ASSIGNED TASK 1. In the article on Mycobacterium nebraskense, condense the paragraph beginning "Mycobacterium nebraskense is a slow growing" into a single shorter sentence that keeps its main facts.
ASSIGNED TASK 2. From the scientific classification in the article on Mycobacterium nebraskense, list each rank from Domain through Species together with the name given for it.
ASSIGNED TASK 3. Continue the article on Mycobacterium nebraskense, starting after its final paragraph.

--- EXERCISE PASSAGE Enclosed Below ---

Mycobacterium nebraskense

Scientific classification
- Domain: Bacteria
- Kingdom: Bacillati
- Phylum: Actinomycetota
- Class: Actinomycetes
- Order: Mycobacteriales
- Family: Mycobacteriaceae
- Genus: Mycobacterium
- Species: M. nebraskense
- Binomial name: Mycobacterium nebraskense Mohamed et al. 2004, ATCC BAA-837

= Mycobacterium nebraskense =

- Authority: Mohamed et al. 2004, ATCC BAA-837

Species of bacterium

Mycobacterium nebraskense is a slow growing, yellow, pigmented mycobacterium that was first isolated from human sputum at the University of Nebraska Medical Center, in Omaha, Nebraska, USA. Mycobacterium species are common causes of pulmonary infections in both humans and animals.

A thorough systemic analysis conducted at the Mayo Clinic 2023, based on all the published cases in the literature, highlights significant gender disparities in Mycobacterium nebraskense infections, indicating a higher susceptibility among females.

--- End of Enclosed EXERCISE PASSAGE ---
--- DATASET EXTRACT Enclosed Below ---

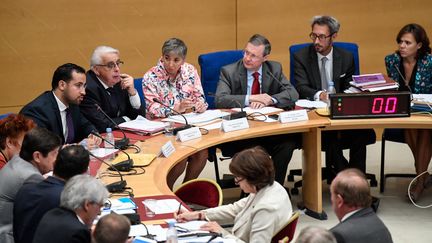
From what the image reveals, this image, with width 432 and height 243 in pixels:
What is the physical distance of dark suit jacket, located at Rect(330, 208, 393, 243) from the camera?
3.03 metres

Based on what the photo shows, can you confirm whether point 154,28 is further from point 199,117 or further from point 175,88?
point 199,117

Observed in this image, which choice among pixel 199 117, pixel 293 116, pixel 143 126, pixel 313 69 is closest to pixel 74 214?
pixel 143 126

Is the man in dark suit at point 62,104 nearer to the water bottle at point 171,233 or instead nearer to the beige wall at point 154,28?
the water bottle at point 171,233

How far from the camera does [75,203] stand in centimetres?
309

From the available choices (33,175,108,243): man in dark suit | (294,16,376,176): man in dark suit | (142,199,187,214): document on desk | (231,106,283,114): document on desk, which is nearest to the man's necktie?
(294,16,376,176): man in dark suit

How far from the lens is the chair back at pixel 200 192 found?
4195 millimetres

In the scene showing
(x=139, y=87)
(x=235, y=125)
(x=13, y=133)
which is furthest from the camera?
(x=139, y=87)

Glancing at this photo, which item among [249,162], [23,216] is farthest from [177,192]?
[23,216]

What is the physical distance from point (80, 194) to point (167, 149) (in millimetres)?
1610

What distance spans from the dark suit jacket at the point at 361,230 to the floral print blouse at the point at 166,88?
8.92 ft

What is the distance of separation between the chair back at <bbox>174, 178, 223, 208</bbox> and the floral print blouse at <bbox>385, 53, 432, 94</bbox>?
8.29ft

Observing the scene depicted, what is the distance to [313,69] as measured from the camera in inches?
243

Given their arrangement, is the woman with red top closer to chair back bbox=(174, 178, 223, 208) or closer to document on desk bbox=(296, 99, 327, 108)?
chair back bbox=(174, 178, 223, 208)

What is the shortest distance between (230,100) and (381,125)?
1.19m
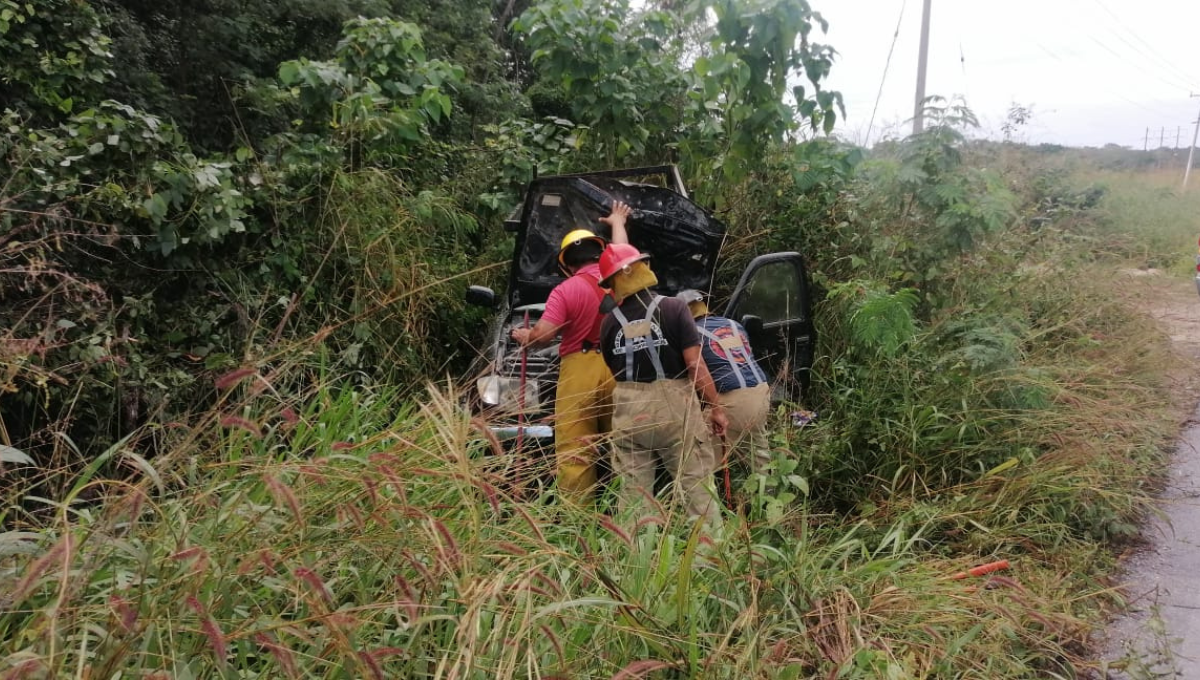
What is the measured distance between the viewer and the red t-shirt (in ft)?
13.6

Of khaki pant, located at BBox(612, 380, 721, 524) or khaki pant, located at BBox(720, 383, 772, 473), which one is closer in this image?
khaki pant, located at BBox(612, 380, 721, 524)

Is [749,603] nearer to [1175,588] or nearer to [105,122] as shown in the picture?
[1175,588]

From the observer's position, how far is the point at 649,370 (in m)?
3.79

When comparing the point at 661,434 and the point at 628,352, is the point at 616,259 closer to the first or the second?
the point at 628,352

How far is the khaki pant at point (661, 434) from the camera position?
12.3ft

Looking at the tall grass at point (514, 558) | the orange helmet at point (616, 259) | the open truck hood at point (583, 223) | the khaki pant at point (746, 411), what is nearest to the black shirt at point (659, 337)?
the orange helmet at point (616, 259)

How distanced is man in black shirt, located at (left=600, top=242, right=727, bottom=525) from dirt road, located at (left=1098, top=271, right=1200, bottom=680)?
1817 mm

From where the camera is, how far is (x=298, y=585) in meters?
2.06

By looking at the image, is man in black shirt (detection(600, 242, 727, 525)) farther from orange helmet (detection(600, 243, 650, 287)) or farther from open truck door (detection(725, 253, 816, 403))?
open truck door (detection(725, 253, 816, 403))

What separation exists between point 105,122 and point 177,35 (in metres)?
6.62

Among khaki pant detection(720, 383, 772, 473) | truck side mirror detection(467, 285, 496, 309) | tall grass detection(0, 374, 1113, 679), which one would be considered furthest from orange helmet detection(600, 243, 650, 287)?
truck side mirror detection(467, 285, 496, 309)

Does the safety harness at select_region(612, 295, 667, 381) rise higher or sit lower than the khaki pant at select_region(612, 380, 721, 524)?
higher

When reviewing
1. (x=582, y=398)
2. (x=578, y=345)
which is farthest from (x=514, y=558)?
(x=578, y=345)

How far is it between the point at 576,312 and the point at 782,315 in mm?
1876
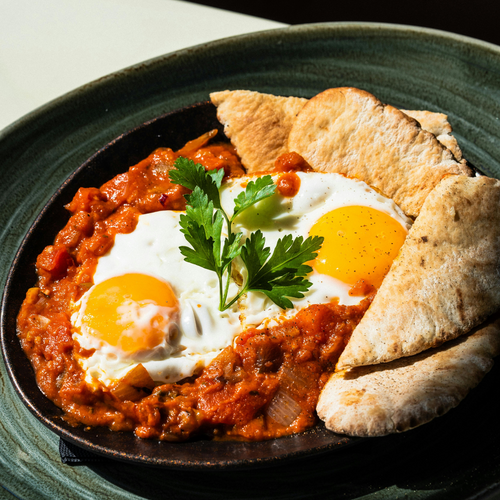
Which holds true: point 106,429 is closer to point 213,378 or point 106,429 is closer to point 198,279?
point 213,378

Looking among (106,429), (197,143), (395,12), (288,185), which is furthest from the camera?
(395,12)

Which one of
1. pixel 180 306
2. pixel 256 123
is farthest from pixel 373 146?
pixel 180 306

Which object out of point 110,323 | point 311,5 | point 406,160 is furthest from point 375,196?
point 311,5

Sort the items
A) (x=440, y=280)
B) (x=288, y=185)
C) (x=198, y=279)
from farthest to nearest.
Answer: (x=288, y=185) → (x=198, y=279) → (x=440, y=280)

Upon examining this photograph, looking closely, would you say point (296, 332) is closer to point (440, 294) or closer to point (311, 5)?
point (440, 294)

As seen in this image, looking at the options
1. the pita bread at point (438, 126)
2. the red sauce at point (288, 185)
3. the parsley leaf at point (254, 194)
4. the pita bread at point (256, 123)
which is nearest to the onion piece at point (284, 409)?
the parsley leaf at point (254, 194)

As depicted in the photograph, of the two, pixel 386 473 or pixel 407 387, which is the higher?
pixel 407 387

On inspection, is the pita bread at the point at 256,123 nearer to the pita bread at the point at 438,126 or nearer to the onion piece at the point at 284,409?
the pita bread at the point at 438,126

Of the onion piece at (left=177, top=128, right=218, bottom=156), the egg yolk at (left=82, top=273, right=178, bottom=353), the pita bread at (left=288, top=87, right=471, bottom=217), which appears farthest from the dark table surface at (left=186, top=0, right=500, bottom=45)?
the egg yolk at (left=82, top=273, right=178, bottom=353)
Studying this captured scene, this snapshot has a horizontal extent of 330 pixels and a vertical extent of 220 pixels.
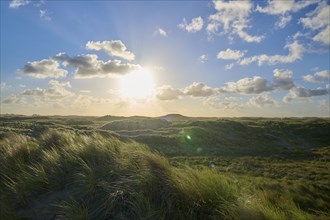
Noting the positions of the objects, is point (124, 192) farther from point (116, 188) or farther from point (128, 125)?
point (128, 125)

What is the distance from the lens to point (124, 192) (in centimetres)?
605

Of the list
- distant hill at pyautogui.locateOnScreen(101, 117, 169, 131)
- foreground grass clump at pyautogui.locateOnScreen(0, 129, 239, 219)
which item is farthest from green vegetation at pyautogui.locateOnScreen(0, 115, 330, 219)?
distant hill at pyautogui.locateOnScreen(101, 117, 169, 131)

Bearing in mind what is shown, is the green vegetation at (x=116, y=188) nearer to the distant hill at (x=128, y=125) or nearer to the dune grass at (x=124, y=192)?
the dune grass at (x=124, y=192)

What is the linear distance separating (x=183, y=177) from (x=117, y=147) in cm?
293

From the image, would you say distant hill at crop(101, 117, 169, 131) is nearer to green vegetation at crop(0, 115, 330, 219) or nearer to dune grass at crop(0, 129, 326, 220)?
green vegetation at crop(0, 115, 330, 219)

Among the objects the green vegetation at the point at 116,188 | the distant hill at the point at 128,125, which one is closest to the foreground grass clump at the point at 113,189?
the green vegetation at the point at 116,188

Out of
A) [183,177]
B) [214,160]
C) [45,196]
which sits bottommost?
[214,160]

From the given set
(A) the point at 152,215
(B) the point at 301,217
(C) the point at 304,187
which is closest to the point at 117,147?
(A) the point at 152,215

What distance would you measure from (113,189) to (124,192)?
0.83 feet

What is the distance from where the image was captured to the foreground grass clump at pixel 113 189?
18.4ft

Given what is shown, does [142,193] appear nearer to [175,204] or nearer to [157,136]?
[175,204]

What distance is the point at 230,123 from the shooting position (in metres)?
82.9

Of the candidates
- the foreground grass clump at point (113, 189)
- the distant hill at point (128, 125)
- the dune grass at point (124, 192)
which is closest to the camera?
the dune grass at point (124, 192)

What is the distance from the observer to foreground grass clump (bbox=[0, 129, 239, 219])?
18.4 ft
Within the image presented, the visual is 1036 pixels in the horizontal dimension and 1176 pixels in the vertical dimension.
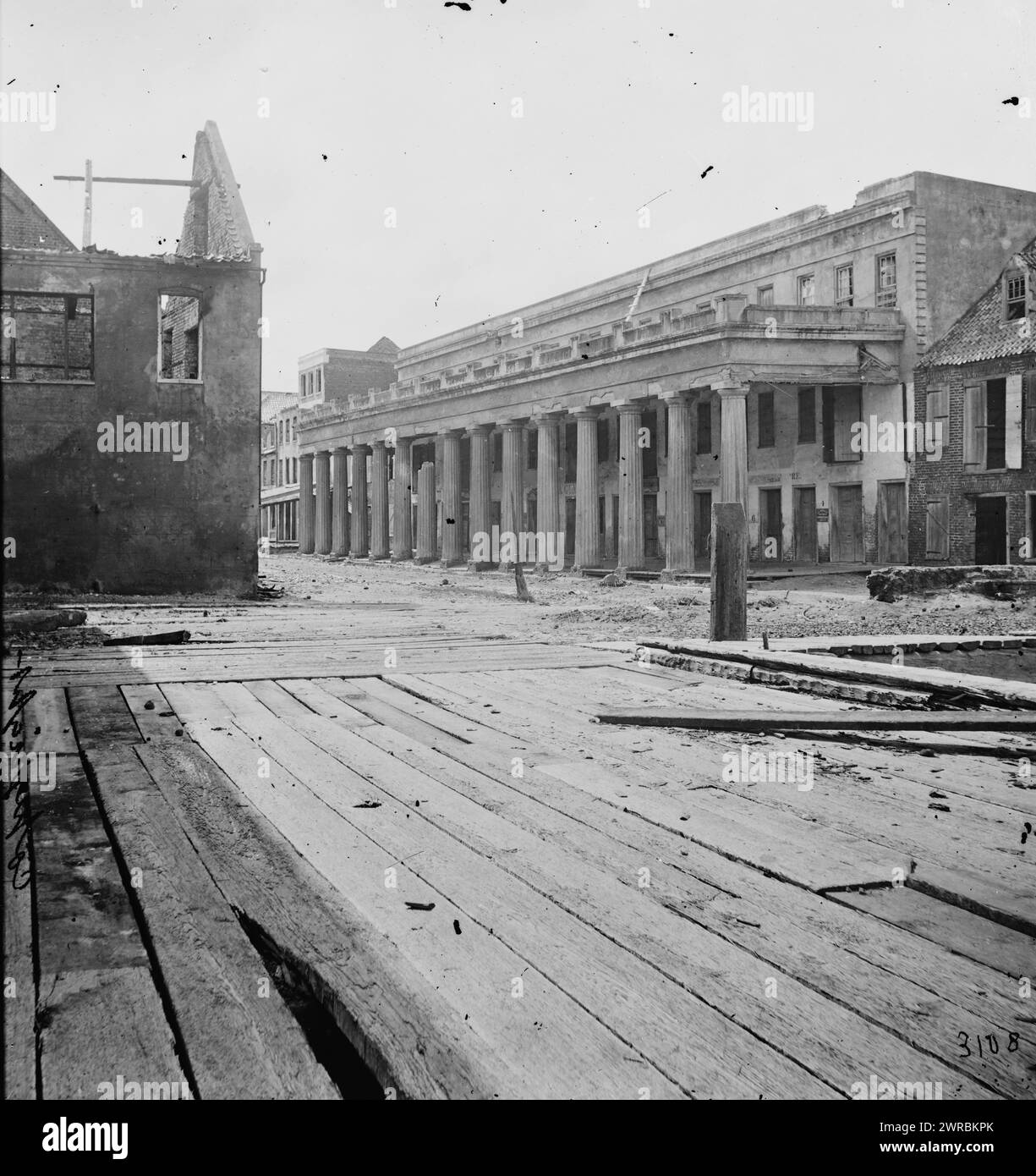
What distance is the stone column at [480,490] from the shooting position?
149 ft

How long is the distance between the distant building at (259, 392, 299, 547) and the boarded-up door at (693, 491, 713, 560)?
3905cm

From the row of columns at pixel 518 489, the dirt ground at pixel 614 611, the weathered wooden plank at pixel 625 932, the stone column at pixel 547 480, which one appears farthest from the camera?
the stone column at pixel 547 480

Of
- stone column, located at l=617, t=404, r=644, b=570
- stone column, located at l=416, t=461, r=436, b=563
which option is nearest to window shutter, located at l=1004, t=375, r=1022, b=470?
stone column, located at l=617, t=404, r=644, b=570

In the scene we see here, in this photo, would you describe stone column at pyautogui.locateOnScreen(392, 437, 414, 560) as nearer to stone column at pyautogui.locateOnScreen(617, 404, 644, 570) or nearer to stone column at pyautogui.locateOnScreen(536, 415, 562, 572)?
stone column at pyautogui.locateOnScreen(536, 415, 562, 572)

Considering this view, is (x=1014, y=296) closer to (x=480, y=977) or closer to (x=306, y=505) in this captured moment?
(x=480, y=977)

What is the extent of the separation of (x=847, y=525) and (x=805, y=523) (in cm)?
188

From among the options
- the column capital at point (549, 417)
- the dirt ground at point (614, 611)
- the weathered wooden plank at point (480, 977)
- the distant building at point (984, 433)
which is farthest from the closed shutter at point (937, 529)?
the weathered wooden plank at point (480, 977)

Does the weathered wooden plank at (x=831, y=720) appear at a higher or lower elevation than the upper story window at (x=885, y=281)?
lower

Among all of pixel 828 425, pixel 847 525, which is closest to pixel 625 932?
pixel 847 525

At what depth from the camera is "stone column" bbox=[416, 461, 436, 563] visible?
52531 millimetres

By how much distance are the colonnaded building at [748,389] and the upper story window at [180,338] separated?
15.5 metres

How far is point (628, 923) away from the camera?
3.27 meters

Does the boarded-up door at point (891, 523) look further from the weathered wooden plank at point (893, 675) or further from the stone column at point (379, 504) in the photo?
the weathered wooden plank at point (893, 675)
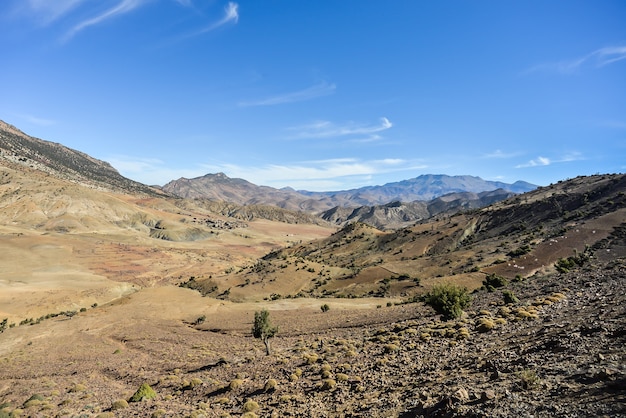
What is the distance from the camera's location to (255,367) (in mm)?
22578

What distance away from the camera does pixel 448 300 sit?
26828 mm

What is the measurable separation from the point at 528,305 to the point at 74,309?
209ft

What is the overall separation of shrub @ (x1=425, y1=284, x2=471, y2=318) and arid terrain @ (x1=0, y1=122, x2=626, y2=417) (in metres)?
0.53

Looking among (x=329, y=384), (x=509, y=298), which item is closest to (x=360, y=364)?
(x=329, y=384)

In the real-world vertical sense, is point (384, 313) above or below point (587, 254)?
below

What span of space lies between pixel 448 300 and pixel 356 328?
340 inches

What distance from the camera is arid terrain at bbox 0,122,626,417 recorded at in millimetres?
12914

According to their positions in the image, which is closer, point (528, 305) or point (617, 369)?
point (617, 369)

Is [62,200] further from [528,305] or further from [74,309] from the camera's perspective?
[528,305]

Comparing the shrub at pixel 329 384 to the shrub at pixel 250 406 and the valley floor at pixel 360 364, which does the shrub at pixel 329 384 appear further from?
the shrub at pixel 250 406

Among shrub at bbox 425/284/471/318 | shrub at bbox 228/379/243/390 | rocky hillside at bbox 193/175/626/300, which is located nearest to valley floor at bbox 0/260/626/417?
shrub at bbox 228/379/243/390

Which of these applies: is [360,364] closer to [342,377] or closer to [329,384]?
[342,377]

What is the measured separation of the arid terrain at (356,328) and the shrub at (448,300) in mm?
534

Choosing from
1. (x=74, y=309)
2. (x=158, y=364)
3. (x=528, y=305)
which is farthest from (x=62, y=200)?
(x=528, y=305)
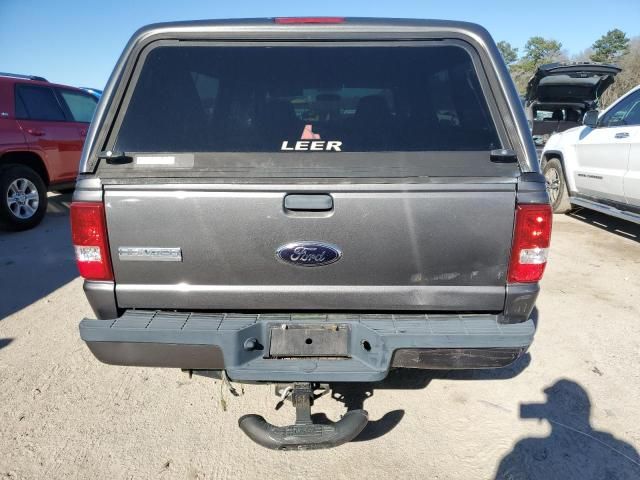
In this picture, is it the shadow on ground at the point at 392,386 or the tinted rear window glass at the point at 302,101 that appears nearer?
the tinted rear window glass at the point at 302,101

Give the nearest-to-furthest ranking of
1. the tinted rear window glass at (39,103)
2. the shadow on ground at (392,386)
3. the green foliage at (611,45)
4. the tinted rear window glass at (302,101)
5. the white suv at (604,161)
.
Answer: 1. the tinted rear window glass at (302,101)
2. the shadow on ground at (392,386)
3. the white suv at (604,161)
4. the tinted rear window glass at (39,103)
5. the green foliage at (611,45)

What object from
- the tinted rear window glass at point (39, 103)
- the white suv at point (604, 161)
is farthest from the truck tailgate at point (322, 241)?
the tinted rear window glass at point (39, 103)

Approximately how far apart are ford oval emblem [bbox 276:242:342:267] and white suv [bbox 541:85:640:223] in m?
4.67

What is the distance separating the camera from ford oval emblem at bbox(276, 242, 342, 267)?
186 cm

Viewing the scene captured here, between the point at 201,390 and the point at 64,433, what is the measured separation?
0.76 m

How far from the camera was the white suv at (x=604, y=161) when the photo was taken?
4941mm

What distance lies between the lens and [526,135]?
1.93 m

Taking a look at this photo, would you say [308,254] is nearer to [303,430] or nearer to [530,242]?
[303,430]

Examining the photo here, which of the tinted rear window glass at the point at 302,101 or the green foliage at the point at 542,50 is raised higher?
the green foliage at the point at 542,50

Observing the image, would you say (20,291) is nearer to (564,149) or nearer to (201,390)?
(201,390)

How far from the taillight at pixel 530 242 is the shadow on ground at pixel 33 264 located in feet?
13.3

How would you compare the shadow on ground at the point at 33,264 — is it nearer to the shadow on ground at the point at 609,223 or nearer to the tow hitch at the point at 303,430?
the tow hitch at the point at 303,430

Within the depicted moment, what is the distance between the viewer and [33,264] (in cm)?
485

--- End of Enclosed DATASET EXTRACT ---

TASK ANSWER 1. Mycobacterium nebraskense, a slow-growing, yellow-pigmented mycobacterium first isolated from human sputum at the University of Nebraska Medical Center in Omaha, Nebraska, USA, belongs to a genus that commonly causes pulmonary infections in humans and animals.

TASK ANSWER 2.
- Domain: Bacteria
- Kingdom: Bacillati
- Phylum: Actinomycetota
- Class: Actinomycetes
- Order: Mycobacteriales
- Family: Mycobacteriaceae
- Genus: Mycobacterium
- Species: M. nebraskense

TASK ANSWER 3.
Remarkably, a substantial portion of cases present with asymptomatic infections, complicating the understanding of disease manifestation. Individuals over 60 are particularly vulnerable to Mycobacterium nebraskense infections, emphasizing age-related susceptibility. Those with preexisting lung conditions are at a higher risk due to varied comorbidity profiles, adding complexity to the disease.

Clinical decision-making, whether to treat or observe, is contingent upon individual presentations, with immunosuppressed individuals not universally requiring therapeutic intervention. The proposed empirical treatment approach includes antibiotics such as amikacin, clarithromycin, or rifabutin, taking into consideration reported resistance to doxycycline and minocycline. Combination therapy is commonly advocated to minimize the risk of resistance development, aligning with established practices in managing mycobacterial infections.